::: Source text :::

I know, I know, you rolled your eyes reading that title because you’ve seen 54,878 similar titles of posts that included things like “plan your week in advance” and “turn off your technology,” etc., etc. I know I’ve seen them and I’ve read about 3,542 of them, at least in part. You know what I most often found myself thinking at the end of reading or skimming them? I wondered if the person who wrote it had actually ever experienced an episode of overwhelming stress-induced anxiety, like I regularly did, because the things on most of those lists seemed like cute, “hectic day” kind of solutions. You know, things that I’m sure would make you feel better if you’ve just had a really unusually busy day and your brain is buzzing uncomfortably. I welcome “hectic” days like that because they’d be a breath of relief compared to most days.

::: Dataset section :::

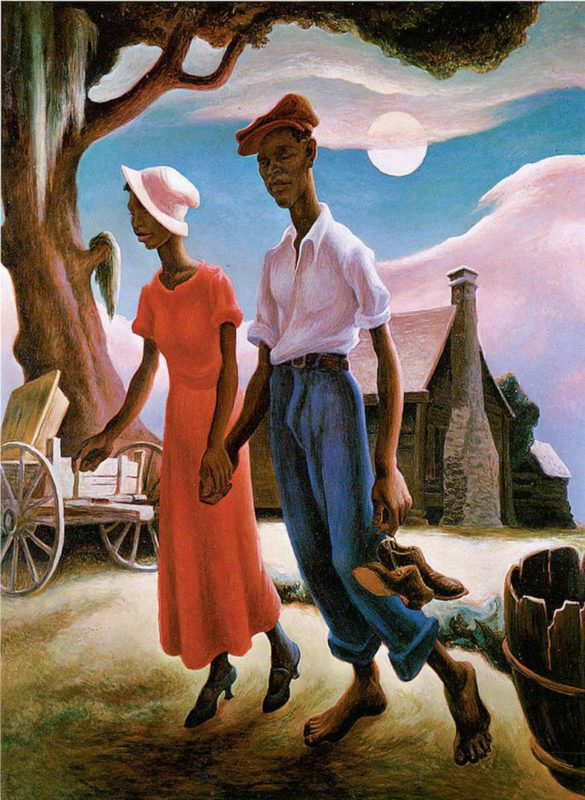 romance thomas hart benton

:::

> Problems to work on
1 - Answer these from the text about stress:
(a) How many similar post titles does the writer say the reader has seen?
(b) About how many of those posts has the writer read, at least in part?
(c) What would "hectic" days be, compared to most days, according to the writer?
2 - Decide whether each statement agrees with the text about stress:
(a) The writer has read about 3,542 similar posts all the way through.
(b) The writer regularly had episodes of overwhelming stress-induced anxiety.
(c) The writer dreads "hectic" days.
3 - Duplicate the stretch of the text about stress from "I know, I know, you" through "to most days.".

> Solutions to the exercise
1 -
(a) 54,878
(b) About 3,542
(c) A breath of relief

2 -
(a) No: "at least in part"
(b) Yes: "an episode of overwhelming stress-induced anxiety, like I regularly did"
(c) No: "I welcome “hectic” days like that"

3 -
I know, I know, you rolled your eyes reading that title because you’ve seen 54,878 similar titles of posts that included things like “plan your week in advance” and “turn off your technology,” etc., etc. I know I’ve seen them and I’ve read about 3,542 of them, at least in part. You know what I most often found myself thinking at the end of reading or skimming them? I wondered if the person who wrote it had actually ever experienced an episode of overwhelming stress-induced anxiety, like I regularly did, because the things on most of those lists seemed like cute, “hectic day” kind of solutions. You know, things that I’m sure would make you feel better if you’ve just had a really unusually busy day and your brain is buzzing uncomfortably. I welcome “hectic” days like that because they’d be a breath of relief compared to most days.